Un chapelet de jurons italiens tira Aldo de ses réflexions. Derrière lui, un homme vêtu de noir mais dont il était impossible de distinguer le visage sortait – ou bien était-il éjecté ? – d’un de ces bars de port, si toniques jadis et où il n’était plus possible de ne boire que du café, du thé, du lait, de la limonade et autres boissons sans alcool. Ce dont, d’ailleurs, l’homme se plaignait :

— Foutu pays !… hic !… On ne peut… même plus… avaler, hic !… un p’tit quelque chose pour… hic !… se remonter le moral !

Si l’on en croyait son discours, l’inconnu l’avait déjà trouvé le « petit quelque chose » et n’était venu chercher là qu’un supplément de cuite. En s’approchant de lui, Aldo vit qu’il brandissait une bouteille vide mais comme son flot d’imprécations était proféré en italien, il alla l’attraper par un bras au moment où une embardée menaçait de l’envoyer se fracasser le crâne contre le mur d’une maison.

— Hé ! Doucement. Où prétendez-vous atterrir ?

Le reflet d’un des rares réverbères lui montra un visage brun et assez beau, mouillé mais plus par des larmes abondantes que par la pluie :

— Boire ! répondit l’homme. Je veux… boire ! Encore… et encore !

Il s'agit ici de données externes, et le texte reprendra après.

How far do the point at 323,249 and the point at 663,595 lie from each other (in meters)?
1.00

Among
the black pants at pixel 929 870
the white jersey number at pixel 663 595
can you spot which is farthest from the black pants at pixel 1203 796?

— Vous avez déjà bien assez bu et si vous continuez à brailler, vous allez vous faire arrêter. Où habitez-vous ?

— … t’regarde pas !… Et puis j’habite plus… nulle part !

Relevant la tête, il considéra Morosini d’un œil dubitatif mais pas trop glauque :

— T’es qui, toi ?… Un… hic !… Un Sicilien comme moi ?… Non !… T’es pas… Sicilien. Tu parles pointu !

Incontestablement il gardait dans son ivresse une part de lucidité comme tous ceux qui habitués à boire ne perdaient le sens qu’après de fortes libations.